• **TEXTE RETENU**
====

V. Soulé : Enseigner les valeurs républicaines en prison 

On a beaucoup parlé de la prison comme lieu d’endoctrinement des jeunes djihadistes. On n’a en revanche rien entendu sur la prison comme lieu d’éducation. Même Najat Vallaud-Belkacem, toujours prompte à vanter les actions de son ministère, n’en a pas soufflé mot. Rendons ici hommage à ces enseignants qui travaillent en détention, héros ignorés de la bataille pour les valeurs républicaines.

 

Nathalie de Spirt est professeure d’histoire-géo ainsi que d’éducation civique au centre scolaire – appelé Unité pédagogique régionale (UPR) - de la maison d’arrêt de Fleury-Mérogis, dans l’Essonne, le plus grand centre pénitentiaire de France. Elle enseigne dix-huit heures par semaine, essentiellement dans des cursus professionnels – CAP (certificat d’aptitude professionnelle) et bac pro - et technologique, plus rarement dans la filière générale. La plupart des jeunes détenus sont d’origine immigrée et ont eu des parcours scolaires chaotiques. Elle intervient dans deux types de classes: avec des mineurs qui ne restent pas longtemps à Fleury-Mérogis, et avec des majeurs.

====

[Images des pages et texte extrait]
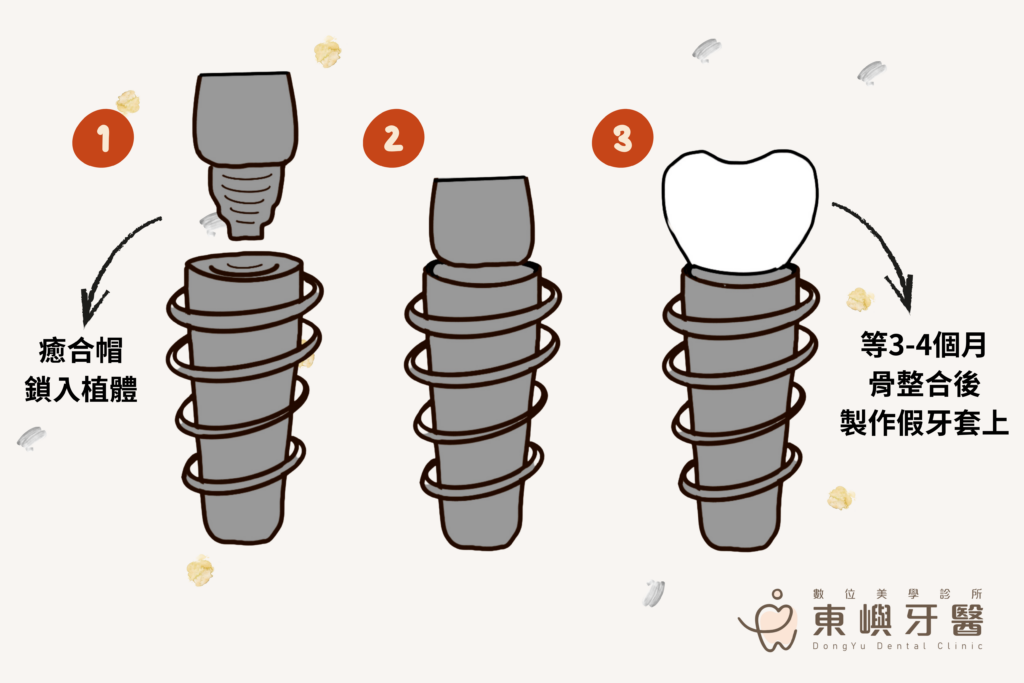 1

癒合帽
鎖入植體

2

3

等3-4個月
骨整合後
製作假牙套上

數位美學診所
東嶼牙醫
DongYu Dental Clinic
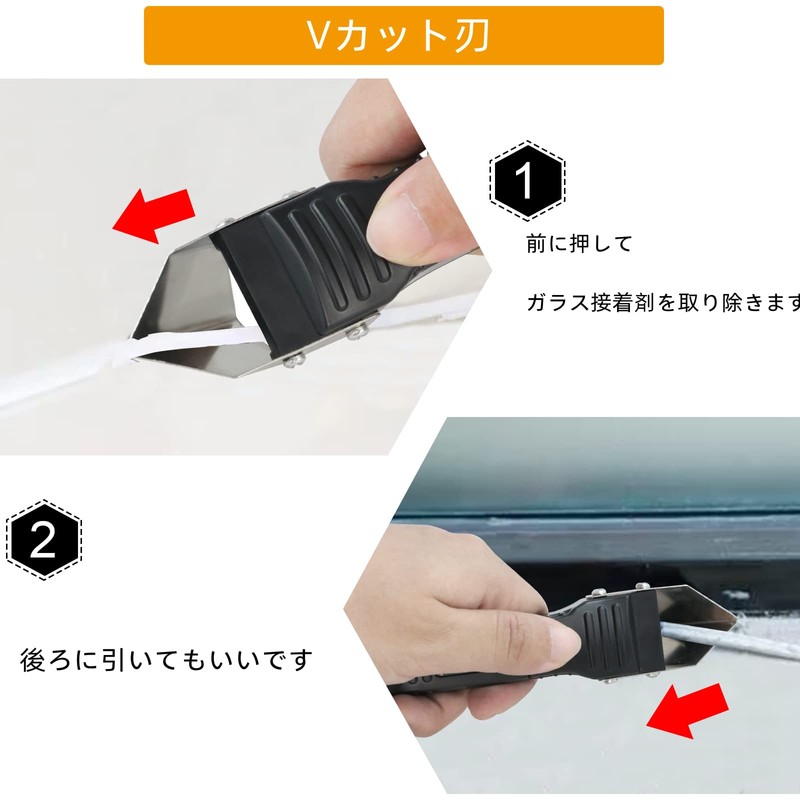 Vカット刃

1

前に押して

ガラス接着剤を取り除きます

2

後ろに引いてもいいです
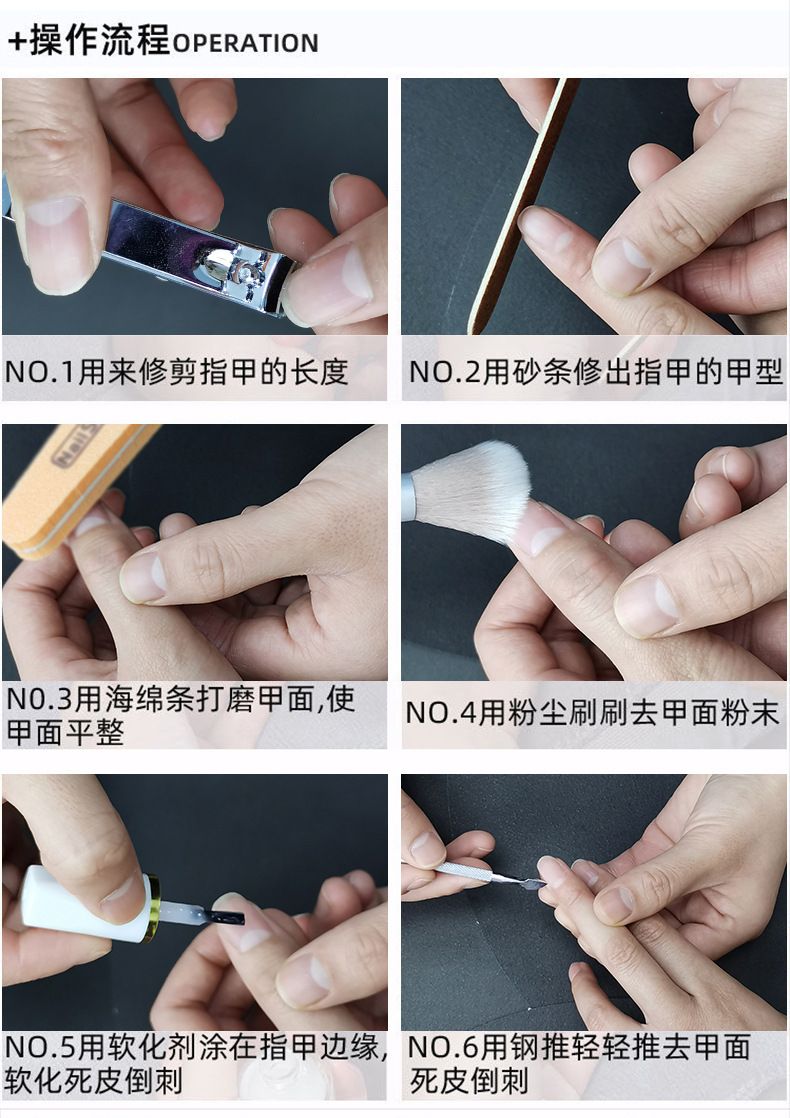 +操作流程OPERATION

NO.1用来修剪指甲的长度

NO.2用砂条修出指甲的甲型

N0.3用海绵条打磨甲面,使甲面平整

NO.4用粉尘刷刷去甲面粉末

NO.5用软化剂涂在指甲边缘,软化死皮倒刺

NO.6用钢推轻轻推去甲面死皮倒刺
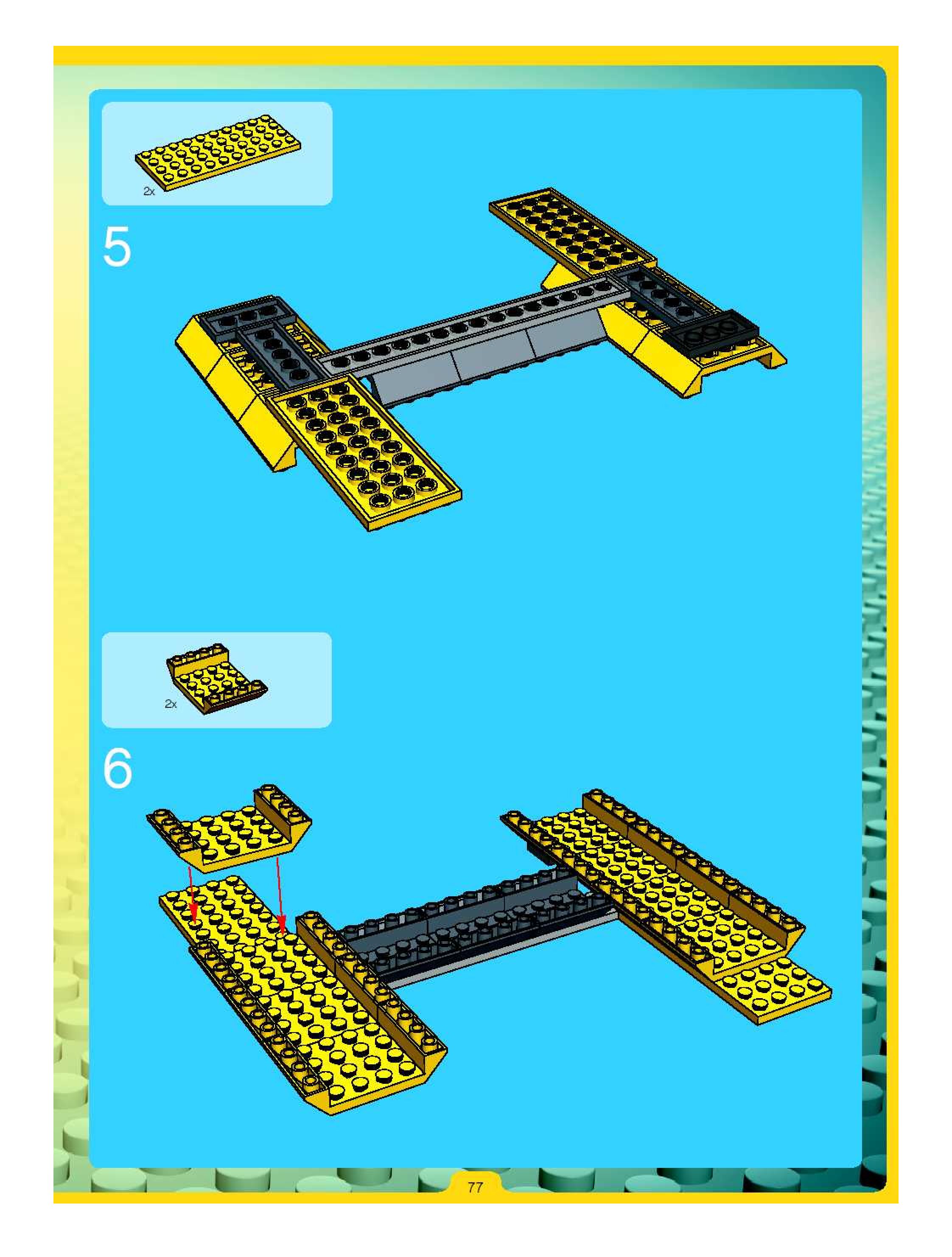 2x

5

2x

6

77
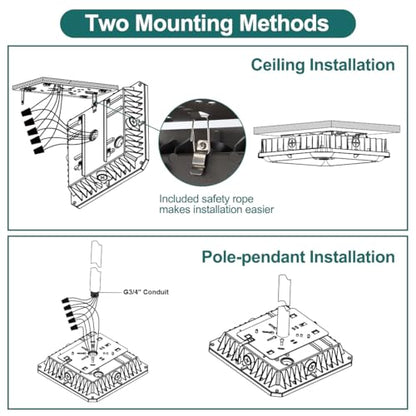 Two Mounting Methods

Ceiling Installation

Included safety rope makes installation easier

Pole-pendant Installation

G3/4" Conduit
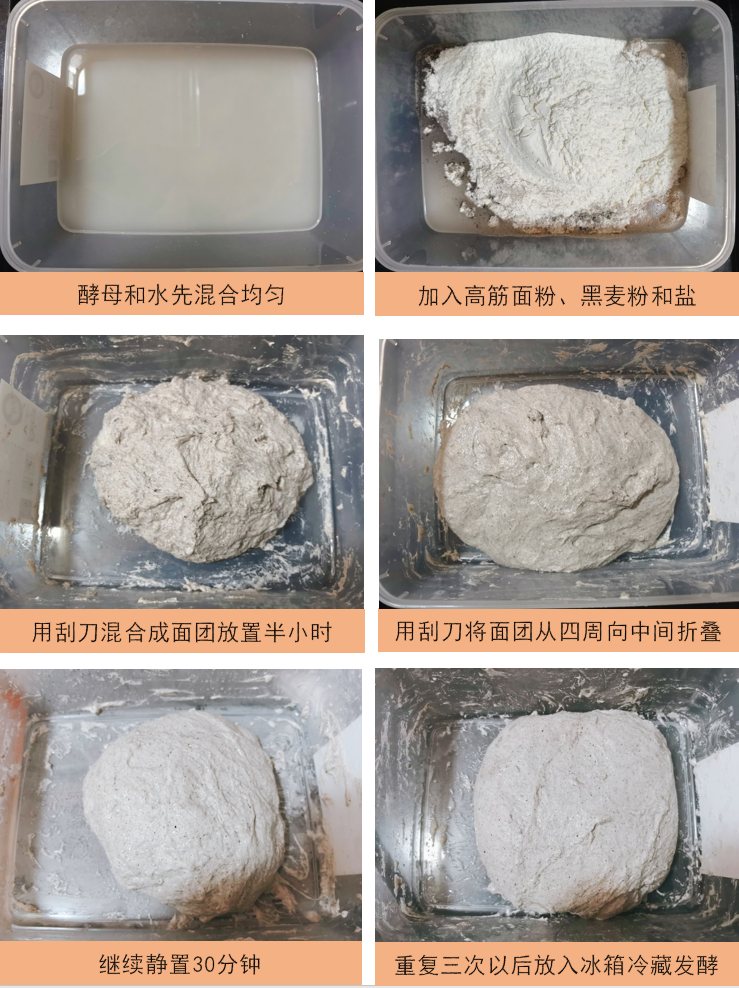 酵母和水先混合均匀

加入高筋面粉、黑麦粉和盐

用刮刀混合成面团放置半小时

用刮刀将面团从四周向中间折叠

继续静置30分钟

重复三次以后放入冰箱冷藏发酵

====

• **CONSIGNE**
Répondez brièvement à ces questions sur le texte consacré à l'enseignement en prison.
(a) Qui, d'après le texte, n'a pas soufflé mot de la prison comme lieu d'éducation ?
(b) Combien d'heures par semaine Nathalie de Spirt enseigne-t-elle ?
(c) Quel nom porte le centre scolaire de la maison d'arrêt de Fleury-Mérogis ?

• **RÉPONSE ATTENDUE**
(a) Najat Vallaud-Belkacem.
(b) Dix-huit heures.
(c) Unité pédagogique régionale (UPR).